----- Document excerpt

After Intel’s keynote finished we went to Justin Rantner to find a few answers about 802.11ad wireless docking concept that remained answered. We got a live demonstration that wireless docking can pass through barriers and the Intel chap was kind enough to demonstrate that. It will go through walls but this will depend on many factors especially on the thickness of the wall.

The speeds that Intel was getting were about 1.5Gbit which is quite impressive and it is enough for two monitors, wireless hard drive, wireless keyboard and notebook connection. It worked just fine as Intel demonstrated. Wireless docking actually as a big advantage as at 60MHz channels and 10 meter range, your neighbors won’t be able to interrupt your wireless docking, apart the ones that share the wall with you. Intel and this wireless alliance was thinking about that as well once the 802.11ad device starts talking with its docking, it will focus the signal to that point and won't scatter it around the room.

It also doesn’t need line of sight which also nice to know for people with a creative mess on their desks. Once wireless docking becomes reality you will buy what Intel calls WDS (WiGig Docking station) plug all cables in it and get it going wireless. You put your notebook on a table or within 10 meters (30 feet) and you are good to go.

----------
----- Records shown

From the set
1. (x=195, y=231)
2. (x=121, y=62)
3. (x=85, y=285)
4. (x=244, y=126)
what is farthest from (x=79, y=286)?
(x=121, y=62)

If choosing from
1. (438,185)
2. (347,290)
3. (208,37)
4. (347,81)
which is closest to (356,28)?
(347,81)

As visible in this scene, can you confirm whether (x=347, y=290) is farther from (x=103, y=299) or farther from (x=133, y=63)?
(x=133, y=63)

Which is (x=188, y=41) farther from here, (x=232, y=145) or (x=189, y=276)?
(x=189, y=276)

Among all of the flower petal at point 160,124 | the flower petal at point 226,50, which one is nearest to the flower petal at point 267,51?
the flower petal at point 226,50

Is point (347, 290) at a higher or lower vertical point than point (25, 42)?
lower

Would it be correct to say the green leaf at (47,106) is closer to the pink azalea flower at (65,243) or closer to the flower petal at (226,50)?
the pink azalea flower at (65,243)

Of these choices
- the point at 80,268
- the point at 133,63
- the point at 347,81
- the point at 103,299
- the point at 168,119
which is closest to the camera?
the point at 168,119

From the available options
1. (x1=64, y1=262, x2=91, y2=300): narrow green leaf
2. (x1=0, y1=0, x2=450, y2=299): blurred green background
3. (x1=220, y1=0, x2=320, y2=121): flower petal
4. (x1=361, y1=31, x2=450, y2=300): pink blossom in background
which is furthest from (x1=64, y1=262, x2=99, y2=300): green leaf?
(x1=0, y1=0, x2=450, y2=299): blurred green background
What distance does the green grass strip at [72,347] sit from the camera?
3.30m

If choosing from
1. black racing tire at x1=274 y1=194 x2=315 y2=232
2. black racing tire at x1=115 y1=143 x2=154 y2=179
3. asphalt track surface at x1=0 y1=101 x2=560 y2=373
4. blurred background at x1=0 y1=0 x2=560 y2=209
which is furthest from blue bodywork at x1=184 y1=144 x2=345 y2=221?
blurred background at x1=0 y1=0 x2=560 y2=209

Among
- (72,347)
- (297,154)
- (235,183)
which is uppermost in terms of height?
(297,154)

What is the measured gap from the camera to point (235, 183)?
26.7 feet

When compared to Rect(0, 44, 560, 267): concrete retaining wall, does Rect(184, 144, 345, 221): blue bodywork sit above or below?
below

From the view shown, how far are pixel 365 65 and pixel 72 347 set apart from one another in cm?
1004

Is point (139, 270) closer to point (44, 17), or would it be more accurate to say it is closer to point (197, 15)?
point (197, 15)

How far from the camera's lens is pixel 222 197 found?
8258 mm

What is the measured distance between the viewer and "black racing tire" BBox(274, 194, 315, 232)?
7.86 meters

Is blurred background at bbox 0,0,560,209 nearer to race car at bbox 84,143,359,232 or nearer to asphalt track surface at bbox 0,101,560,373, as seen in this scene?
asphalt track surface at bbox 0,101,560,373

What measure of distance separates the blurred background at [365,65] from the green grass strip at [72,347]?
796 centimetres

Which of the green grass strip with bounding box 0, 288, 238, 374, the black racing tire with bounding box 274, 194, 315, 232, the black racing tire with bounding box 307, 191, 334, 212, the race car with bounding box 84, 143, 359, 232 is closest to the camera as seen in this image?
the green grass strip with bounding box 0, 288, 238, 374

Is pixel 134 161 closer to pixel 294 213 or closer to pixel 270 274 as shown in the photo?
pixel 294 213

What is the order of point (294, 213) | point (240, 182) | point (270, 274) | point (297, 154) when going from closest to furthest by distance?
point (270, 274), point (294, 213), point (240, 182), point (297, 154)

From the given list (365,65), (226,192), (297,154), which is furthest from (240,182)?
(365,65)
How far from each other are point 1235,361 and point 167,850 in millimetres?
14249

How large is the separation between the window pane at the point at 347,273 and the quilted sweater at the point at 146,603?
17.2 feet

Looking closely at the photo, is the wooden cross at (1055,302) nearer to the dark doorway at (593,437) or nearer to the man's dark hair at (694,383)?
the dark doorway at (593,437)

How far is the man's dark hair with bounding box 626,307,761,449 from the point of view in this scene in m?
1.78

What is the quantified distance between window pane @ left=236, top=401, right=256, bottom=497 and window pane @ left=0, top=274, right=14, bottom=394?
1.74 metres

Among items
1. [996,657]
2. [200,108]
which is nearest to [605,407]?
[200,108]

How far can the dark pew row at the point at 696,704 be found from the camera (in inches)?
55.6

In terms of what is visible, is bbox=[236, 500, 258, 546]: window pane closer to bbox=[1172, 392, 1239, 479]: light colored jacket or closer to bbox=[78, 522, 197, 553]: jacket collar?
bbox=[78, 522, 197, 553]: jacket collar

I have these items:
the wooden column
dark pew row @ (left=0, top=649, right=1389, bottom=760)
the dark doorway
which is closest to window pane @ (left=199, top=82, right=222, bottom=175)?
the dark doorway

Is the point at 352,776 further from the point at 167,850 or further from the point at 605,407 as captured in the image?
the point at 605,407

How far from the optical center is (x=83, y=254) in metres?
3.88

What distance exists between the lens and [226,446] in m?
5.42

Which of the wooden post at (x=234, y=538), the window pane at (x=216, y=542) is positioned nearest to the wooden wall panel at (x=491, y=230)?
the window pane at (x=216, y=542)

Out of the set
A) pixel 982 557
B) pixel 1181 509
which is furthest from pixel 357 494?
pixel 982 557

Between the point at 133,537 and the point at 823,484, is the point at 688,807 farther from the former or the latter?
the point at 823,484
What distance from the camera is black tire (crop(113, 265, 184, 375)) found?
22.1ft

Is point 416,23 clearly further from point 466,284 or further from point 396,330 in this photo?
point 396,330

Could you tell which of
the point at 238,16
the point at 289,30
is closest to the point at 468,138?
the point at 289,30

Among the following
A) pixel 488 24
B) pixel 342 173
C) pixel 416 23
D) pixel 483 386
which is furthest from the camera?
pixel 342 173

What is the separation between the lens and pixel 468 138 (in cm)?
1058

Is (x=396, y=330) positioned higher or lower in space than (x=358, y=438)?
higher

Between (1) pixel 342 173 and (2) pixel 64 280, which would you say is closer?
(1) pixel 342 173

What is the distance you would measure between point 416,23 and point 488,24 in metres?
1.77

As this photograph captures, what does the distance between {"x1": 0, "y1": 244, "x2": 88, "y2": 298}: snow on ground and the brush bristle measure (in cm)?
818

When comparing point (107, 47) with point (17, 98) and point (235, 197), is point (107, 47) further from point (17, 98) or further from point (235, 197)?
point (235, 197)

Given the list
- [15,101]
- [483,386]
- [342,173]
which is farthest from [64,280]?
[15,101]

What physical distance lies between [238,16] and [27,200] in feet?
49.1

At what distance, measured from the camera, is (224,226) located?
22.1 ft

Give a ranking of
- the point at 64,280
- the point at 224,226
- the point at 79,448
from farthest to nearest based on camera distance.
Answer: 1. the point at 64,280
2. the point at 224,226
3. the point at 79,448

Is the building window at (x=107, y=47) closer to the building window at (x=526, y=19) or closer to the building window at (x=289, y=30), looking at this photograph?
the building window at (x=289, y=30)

----------

◆ Set of tasks ◆
• A. Answer each question from the wireless docking excerpt, one answer per line, marked (i), (ii) and (iii).
(i) What speeds was Intel getting?
(ii) Which factor does the excerpt single out as especially important for whether the signal goes through walls?
(iii) What does Intel call the docking station you would buy?
• B. Summarize the wireless docking excerpt in two sentences.
• C. From the wireless docking excerpt, pull out the passage starting with "After Intel’s keynote" and going on through "of the wall.".

◆ Solutions to the tasks ◆
• A.
(i) About 1.5Gbit.
(ii) The thickness of the wall.
(iii) WDS (WiGig Docking station).

• B. Intel demonstrated 802.11ad wireless docking at speeds of about 1.5Gbit, enough for two monitors, a wireless hard drive, a wireless keyboard and a notebook connection, and showed that it can pass through barriers, with walls depending especially on their thickness. The device focuses its signal on the dock instead of scattering it, needs no line of sight, and will work through a WiGig Docking station with a notebook placed within 10 meters.

• C.
After Intel’s keynote finished we went to Justin Rantner to find a few answers about 802.11ad wireless docking concept that remained answered. We got a live demonstration that wireless docking can pass through barriers and the Intel chap was kind enough to demonstrate that. It will go through walls but this will depend on many factors especially on the thickness of the wall.